- **WHAT THE TASK ASKS**
Please reproduce the passage on PltR binding to the lys box of pltLp in full, word for word.

- **TEXT SHOWN**
Biotin-labeled DNA probes corresponding to the wild-type and mutagenized fragments of pltLp were subjected to an EMSA to assess the influence of point mutations in the lys box on the PltR–pltLp binding interaction. Subsequently, 0.5 nM biotin-labeled DNA probes were co-incubated with 0, 10, and 60 μM PltR. As shown in Fig. 5C, a 2 bp (or 4 bp, 6 bp) substitution and an 8 bp complementary substitution in the lys box resulted in significant decrease in the pltLp binding activity by PltR. The decrease was clearly reflected by an enormous reduction in the intensity of the retarded PltR–pltLp-M2 (or M4, M6, M4-M) complex bands, compared with those of the PltR–pltLp–wt complex bands. With the number of substituted bases increasing from 2 bp to 6 bp, the stem-loop structure formed by the lys box was opened step by step and thus the binding between the DNA probes and PltR gradually declined. Although the stem-loop structure was reshaped by a 4 bp complementary substitution in pltLp–M4-M, its binding with PltR was not restored to levels exceeding that of pltLp-M4 with PltR. This experiment confirms that the secondary structure and the primary sequence of the lys box are crucial for the PltR-activated expression of the plt operon.

- **SUPPLIED RECORDS**
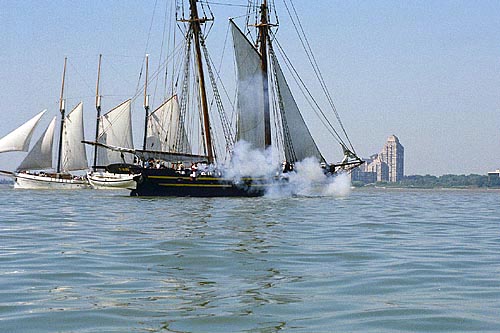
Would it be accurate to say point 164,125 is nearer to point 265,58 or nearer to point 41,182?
point 41,182

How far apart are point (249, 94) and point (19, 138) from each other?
4027cm


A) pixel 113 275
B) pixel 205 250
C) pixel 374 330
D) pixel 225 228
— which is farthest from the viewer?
pixel 225 228

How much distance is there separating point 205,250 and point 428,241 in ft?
20.6

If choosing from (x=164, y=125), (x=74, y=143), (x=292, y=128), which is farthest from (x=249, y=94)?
(x=74, y=143)

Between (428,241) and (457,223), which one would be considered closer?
(428,241)

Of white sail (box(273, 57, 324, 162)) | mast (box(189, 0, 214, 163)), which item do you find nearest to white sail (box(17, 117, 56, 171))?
mast (box(189, 0, 214, 163))

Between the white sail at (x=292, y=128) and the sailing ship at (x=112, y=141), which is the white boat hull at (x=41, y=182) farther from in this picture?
the white sail at (x=292, y=128)

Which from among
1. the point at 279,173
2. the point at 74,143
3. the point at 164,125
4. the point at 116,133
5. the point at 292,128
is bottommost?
the point at 279,173

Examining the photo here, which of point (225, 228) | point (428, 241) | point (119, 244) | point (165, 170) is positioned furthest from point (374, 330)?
point (165, 170)

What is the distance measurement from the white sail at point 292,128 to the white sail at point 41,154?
4370cm

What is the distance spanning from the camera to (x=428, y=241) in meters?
19.3

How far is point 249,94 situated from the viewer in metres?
62.4

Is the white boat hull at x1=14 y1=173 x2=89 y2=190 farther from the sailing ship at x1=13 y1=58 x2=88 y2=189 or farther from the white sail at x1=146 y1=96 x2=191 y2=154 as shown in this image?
the white sail at x1=146 y1=96 x2=191 y2=154

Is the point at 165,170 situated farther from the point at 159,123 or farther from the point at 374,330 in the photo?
the point at 374,330
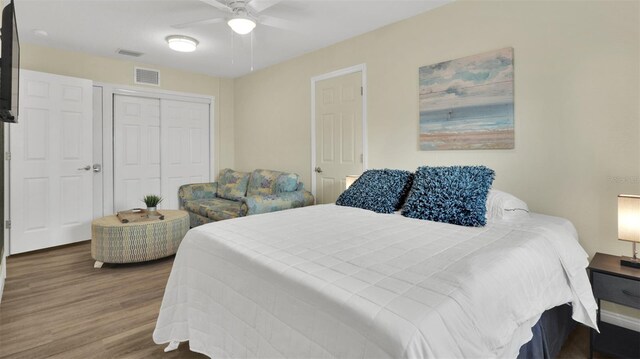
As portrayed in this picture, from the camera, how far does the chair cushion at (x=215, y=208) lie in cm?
403

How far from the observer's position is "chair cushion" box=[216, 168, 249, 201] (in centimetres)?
492

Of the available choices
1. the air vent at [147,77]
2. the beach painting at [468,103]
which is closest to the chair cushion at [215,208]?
the air vent at [147,77]

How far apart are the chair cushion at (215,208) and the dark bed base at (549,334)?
2.96 metres

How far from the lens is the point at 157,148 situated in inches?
200

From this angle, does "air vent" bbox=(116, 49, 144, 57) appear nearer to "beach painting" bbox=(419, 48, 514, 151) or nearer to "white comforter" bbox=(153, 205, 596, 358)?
"white comforter" bbox=(153, 205, 596, 358)

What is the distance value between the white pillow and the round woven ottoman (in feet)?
10.2

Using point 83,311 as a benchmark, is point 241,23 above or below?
above

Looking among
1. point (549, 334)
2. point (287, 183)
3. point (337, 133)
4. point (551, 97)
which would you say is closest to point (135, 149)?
point (287, 183)

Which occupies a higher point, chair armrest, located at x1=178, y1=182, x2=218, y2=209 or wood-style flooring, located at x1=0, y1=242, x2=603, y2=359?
chair armrest, located at x1=178, y1=182, x2=218, y2=209

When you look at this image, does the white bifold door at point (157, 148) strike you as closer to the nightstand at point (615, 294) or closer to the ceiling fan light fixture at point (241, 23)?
the ceiling fan light fixture at point (241, 23)

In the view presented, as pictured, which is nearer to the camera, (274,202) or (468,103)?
(468,103)

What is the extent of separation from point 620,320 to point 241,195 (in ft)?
13.8

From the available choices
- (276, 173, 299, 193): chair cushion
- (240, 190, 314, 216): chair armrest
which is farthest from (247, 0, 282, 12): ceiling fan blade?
(276, 173, 299, 193): chair cushion

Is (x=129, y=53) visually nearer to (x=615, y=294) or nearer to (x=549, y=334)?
(x=549, y=334)
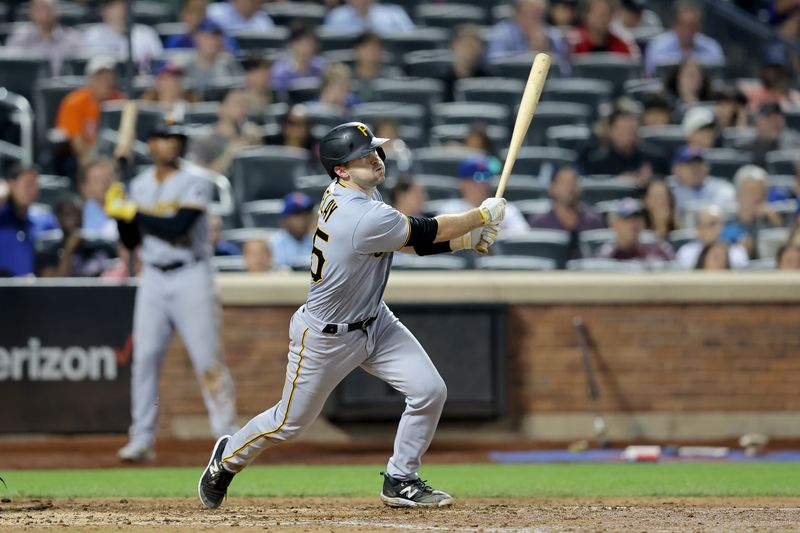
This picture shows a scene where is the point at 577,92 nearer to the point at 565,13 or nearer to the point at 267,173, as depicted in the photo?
the point at 565,13

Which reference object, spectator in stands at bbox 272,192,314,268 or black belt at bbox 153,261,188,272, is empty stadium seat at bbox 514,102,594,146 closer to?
spectator in stands at bbox 272,192,314,268

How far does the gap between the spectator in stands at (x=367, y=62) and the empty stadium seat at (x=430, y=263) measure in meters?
2.60

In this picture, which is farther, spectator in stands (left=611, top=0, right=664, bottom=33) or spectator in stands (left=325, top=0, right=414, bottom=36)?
spectator in stands (left=611, top=0, right=664, bottom=33)

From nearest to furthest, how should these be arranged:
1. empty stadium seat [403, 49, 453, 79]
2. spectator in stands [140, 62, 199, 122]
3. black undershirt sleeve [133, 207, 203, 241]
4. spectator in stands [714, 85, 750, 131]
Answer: black undershirt sleeve [133, 207, 203, 241] → spectator in stands [140, 62, 199, 122] → spectator in stands [714, 85, 750, 131] → empty stadium seat [403, 49, 453, 79]

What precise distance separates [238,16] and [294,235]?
396 cm

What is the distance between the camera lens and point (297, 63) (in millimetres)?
13422

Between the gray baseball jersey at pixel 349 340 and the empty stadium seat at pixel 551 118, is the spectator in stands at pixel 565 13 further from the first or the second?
the gray baseball jersey at pixel 349 340

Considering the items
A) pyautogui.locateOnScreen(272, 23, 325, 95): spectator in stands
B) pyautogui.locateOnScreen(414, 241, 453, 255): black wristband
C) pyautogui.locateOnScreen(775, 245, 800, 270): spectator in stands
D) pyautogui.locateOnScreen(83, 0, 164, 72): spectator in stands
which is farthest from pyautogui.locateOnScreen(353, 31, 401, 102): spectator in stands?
pyautogui.locateOnScreen(414, 241, 453, 255): black wristband

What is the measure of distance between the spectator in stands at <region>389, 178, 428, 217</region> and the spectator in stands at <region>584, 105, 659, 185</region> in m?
2.29

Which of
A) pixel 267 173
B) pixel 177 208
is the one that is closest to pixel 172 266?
pixel 177 208

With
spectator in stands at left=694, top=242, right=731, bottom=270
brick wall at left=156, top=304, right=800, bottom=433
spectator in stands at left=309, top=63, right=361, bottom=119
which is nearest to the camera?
brick wall at left=156, top=304, right=800, bottom=433

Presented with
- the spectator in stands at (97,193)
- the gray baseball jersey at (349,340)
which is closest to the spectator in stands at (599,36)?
the spectator in stands at (97,193)

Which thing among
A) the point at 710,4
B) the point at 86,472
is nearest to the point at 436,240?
the point at 86,472

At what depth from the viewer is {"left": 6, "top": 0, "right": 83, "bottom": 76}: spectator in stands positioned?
13.2 meters
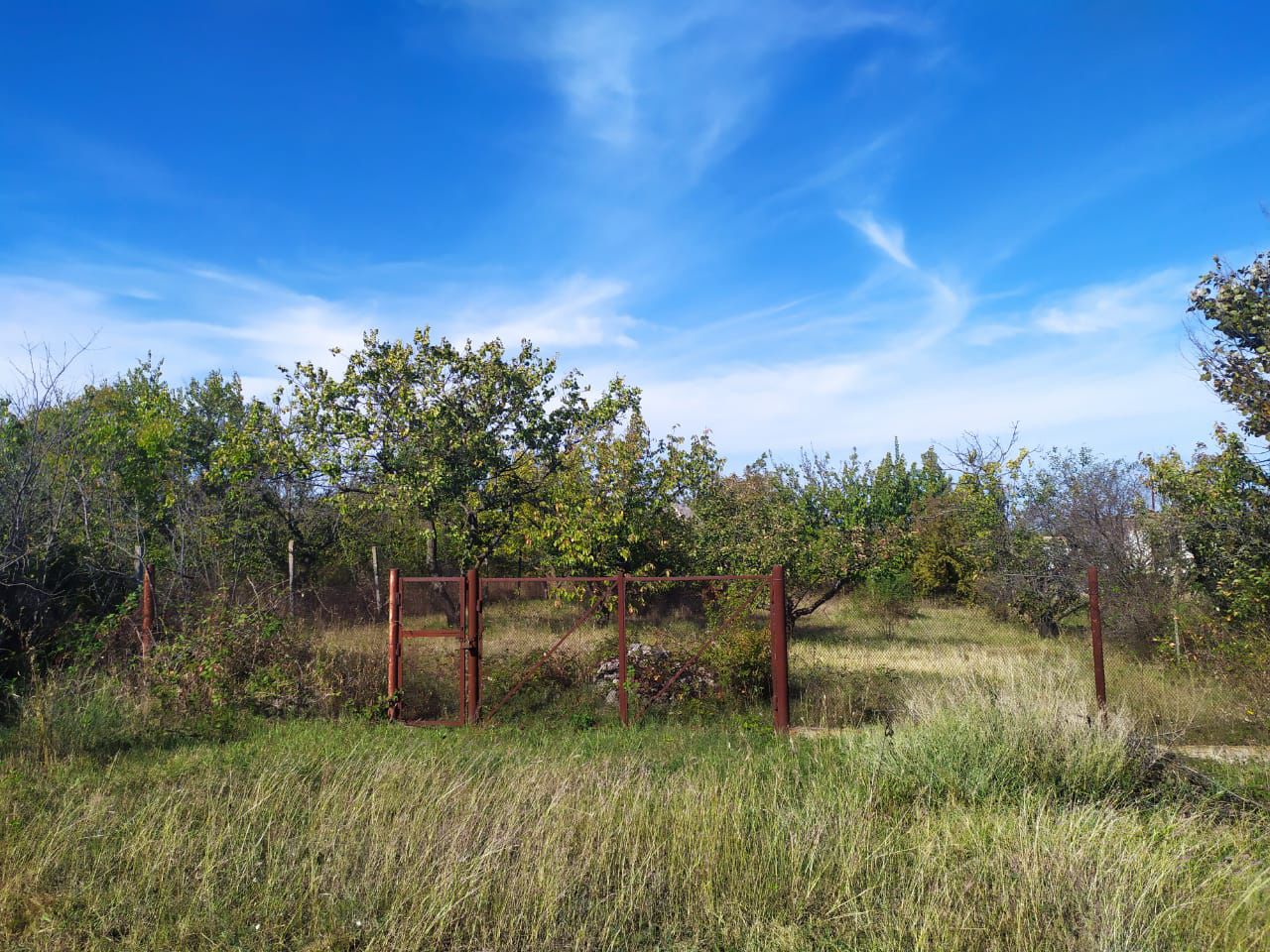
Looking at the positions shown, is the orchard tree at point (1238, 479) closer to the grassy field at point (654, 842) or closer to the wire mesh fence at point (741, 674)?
the wire mesh fence at point (741, 674)

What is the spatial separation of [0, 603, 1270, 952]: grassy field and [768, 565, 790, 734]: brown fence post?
0.94 meters

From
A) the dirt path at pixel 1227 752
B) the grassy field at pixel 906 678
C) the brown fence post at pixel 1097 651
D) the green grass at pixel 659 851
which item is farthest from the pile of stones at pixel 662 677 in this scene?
the dirt path at pixel 1227 752

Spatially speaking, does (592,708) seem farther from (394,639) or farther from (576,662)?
(394,639)

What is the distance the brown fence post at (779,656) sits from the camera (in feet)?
27.8

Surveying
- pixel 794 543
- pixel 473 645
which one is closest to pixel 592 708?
pixel 473 645

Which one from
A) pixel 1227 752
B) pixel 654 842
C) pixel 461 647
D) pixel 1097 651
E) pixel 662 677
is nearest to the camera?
Answer: pixel 654 842

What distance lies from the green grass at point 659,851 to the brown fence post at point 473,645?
92.0 inches

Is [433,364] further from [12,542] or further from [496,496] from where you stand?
[12,542]

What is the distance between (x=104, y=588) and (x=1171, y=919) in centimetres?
1235

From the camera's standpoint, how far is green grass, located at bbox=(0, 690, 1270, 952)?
3947 millimetres

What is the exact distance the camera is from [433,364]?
1517cm

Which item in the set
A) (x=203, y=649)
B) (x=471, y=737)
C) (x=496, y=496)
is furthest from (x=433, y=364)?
(x=471, y=737)

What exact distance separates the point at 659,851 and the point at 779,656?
4.08 metres

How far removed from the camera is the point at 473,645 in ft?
30.0
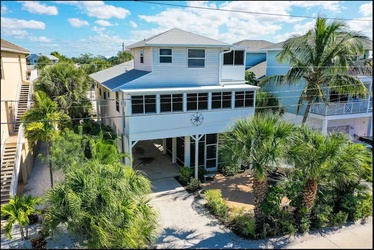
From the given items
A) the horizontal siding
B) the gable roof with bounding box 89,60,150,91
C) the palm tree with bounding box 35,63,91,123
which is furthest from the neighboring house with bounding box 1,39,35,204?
the horizontal siding

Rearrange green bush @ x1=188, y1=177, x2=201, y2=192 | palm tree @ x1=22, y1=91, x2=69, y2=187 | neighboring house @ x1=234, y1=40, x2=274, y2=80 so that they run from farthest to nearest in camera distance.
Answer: neighboring house @ x1=234, y1=40, x2=274, y2=80 → green bush @ x1=188, y1=177, x2=201, y2=192 → palm tree @ x1=22, y1=91, x2=69, y2=187

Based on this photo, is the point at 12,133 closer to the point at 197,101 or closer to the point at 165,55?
the point at 165,55

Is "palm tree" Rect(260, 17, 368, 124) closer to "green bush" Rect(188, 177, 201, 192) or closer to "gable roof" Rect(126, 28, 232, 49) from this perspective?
"gable roof" Rect(126, 28, 232, 49)

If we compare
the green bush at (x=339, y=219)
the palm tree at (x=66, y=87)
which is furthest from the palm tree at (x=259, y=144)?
the palm tree at (x=66, y=87)

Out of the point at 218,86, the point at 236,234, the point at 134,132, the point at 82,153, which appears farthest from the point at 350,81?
Result: the point at 82,153

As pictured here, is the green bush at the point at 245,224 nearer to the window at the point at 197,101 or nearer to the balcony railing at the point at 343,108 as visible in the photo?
the window at the point at 197,101

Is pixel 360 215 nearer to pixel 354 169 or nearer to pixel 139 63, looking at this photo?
pixel 354 169
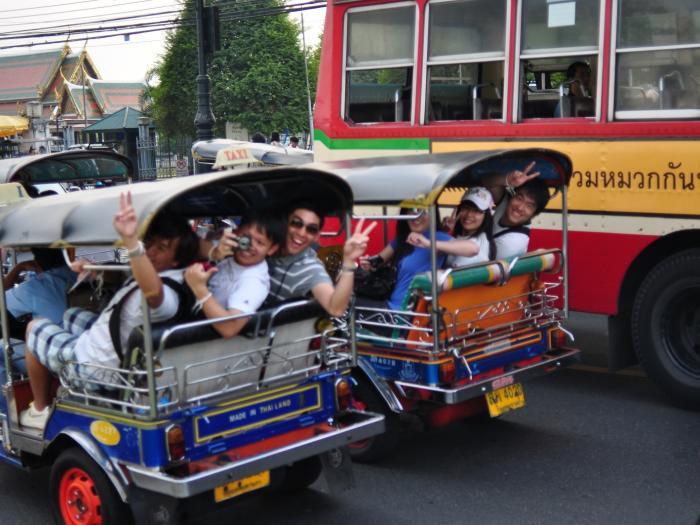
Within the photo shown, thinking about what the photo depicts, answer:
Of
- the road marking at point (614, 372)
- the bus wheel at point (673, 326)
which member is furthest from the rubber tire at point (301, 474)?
the road marking at point (614, 372)

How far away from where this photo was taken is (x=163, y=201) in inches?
159

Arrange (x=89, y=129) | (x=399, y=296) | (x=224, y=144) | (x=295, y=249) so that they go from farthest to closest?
(x=89, y=129) < (x=224, y=144) < (x=399, y=296) < (x=295, y=249)

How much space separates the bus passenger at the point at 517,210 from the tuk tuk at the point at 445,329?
12cm

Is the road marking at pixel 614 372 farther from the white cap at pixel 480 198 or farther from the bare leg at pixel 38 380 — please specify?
the bare leg at pixel 38 380

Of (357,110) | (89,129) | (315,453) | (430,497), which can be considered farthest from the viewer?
(89,129)

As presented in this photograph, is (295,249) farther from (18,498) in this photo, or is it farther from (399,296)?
(18,498)

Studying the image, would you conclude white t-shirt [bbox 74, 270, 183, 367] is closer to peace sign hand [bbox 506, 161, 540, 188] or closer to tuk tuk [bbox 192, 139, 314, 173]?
peace sign hand [bbox 506, 161, 540, 188]

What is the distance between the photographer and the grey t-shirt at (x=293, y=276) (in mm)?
4961

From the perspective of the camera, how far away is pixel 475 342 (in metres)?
5.71

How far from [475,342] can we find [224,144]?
11.6 meters

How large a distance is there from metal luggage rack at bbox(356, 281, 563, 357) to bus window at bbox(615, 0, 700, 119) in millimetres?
1686

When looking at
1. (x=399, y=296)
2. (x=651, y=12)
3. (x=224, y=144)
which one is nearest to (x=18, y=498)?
(x=399, y=296)

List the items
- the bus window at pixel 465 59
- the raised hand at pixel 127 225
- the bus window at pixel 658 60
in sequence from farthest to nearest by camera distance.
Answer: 1. the bus window at pixel 465 59
2. the bus window at pixel 658 60
3. the raised hand at pixel 127 225

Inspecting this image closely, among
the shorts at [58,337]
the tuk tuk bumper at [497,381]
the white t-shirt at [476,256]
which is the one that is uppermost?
the white t-shirt at [476,256]
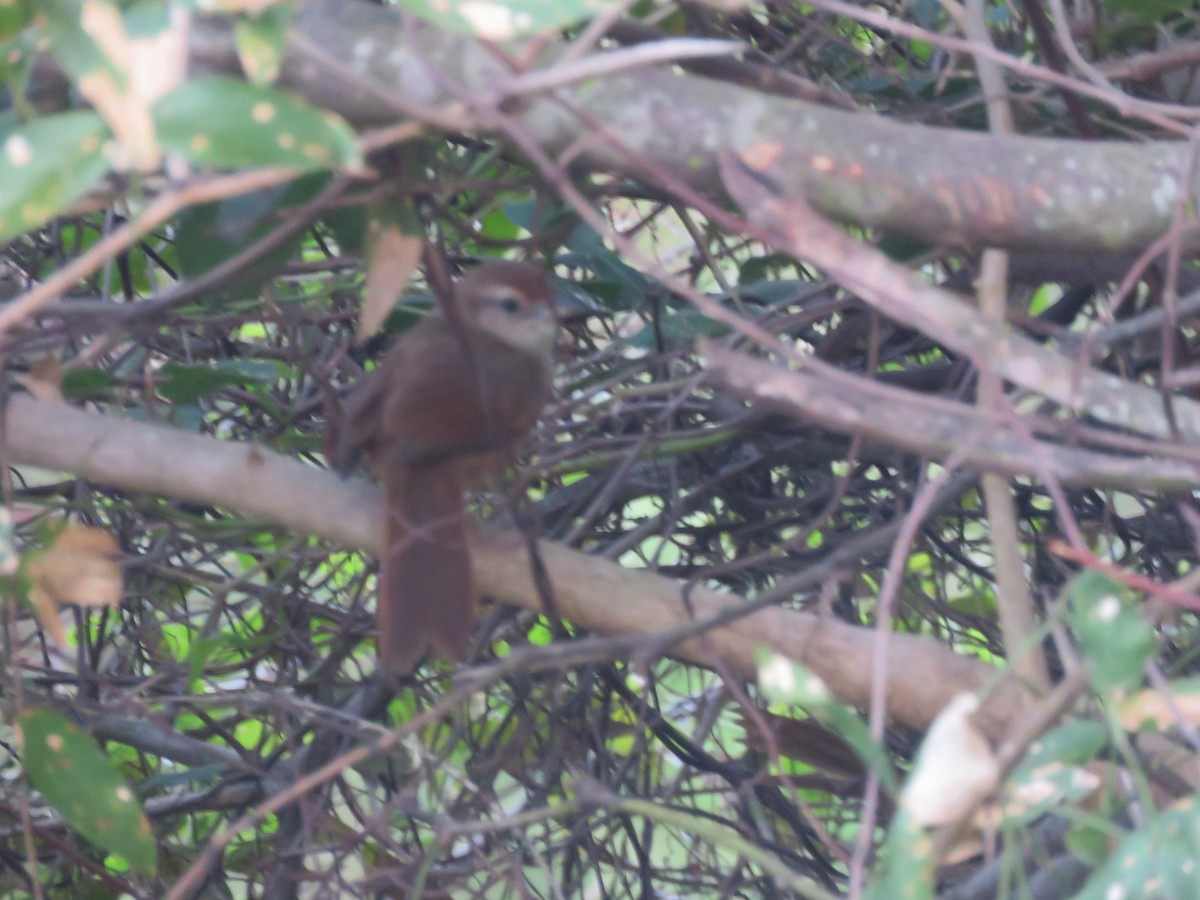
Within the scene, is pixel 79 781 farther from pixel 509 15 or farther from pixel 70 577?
pixel 509 15

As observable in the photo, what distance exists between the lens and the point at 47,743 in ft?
4.97

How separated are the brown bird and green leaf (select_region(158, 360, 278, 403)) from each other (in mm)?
131

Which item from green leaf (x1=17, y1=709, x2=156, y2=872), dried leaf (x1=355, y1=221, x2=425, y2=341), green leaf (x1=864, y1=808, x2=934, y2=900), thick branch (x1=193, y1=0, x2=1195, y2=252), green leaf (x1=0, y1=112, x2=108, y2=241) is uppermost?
thick branch (x1=193, y1=0, x2=1195, y2=252)

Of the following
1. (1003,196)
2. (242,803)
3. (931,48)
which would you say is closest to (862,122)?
(1003,196)

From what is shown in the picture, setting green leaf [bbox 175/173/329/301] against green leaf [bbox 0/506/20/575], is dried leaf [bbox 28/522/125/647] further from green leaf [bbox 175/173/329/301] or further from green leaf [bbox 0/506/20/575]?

- **FINISHED EXERCISE**
Biotin-labeled DNA probes corresponding to the wild-type and mutagenized fragments of pltLp were subjected to an EMSA to assess the influence of point mutations in the lys box on the PltR–pltLp binding interaction. Subsequently, 0.5 nM biotin-labeled DNA probes were co-incubated with 0, 10, and 60 μM PltR. As shown in Fig. 5C, a 2 bp (or 4 bp, 6 bp) substitution and an 8 bp complementary substitution in the lys box resulted in significant decrease in the pltLp binding activity by PltR. The decrease was clearly reflected by an enormous reduction in the intensity of the retarded PltR–pltLp-M2 (or M4, M6, M4-M) complex bands, compared with those of the PltR–pltLp–wt complex bands. With the number of substituted bases increasing from 2 bp to 6 bp, the stem-loop structure formed by the lys box was opened step by step and thus the binding between the DNA probes and PltR gradually declined. Although the stem-loop structure was reshaped by a 4 bp complementary substitution in pltLp–M4-M, its binding with PltR was not restored to levels exceeding that of pltLp-M4 with PltR. This experiment confirms that the secondary structure and the primary sequence of the lys box are crucial for the PltR-activated expression of the plt operon.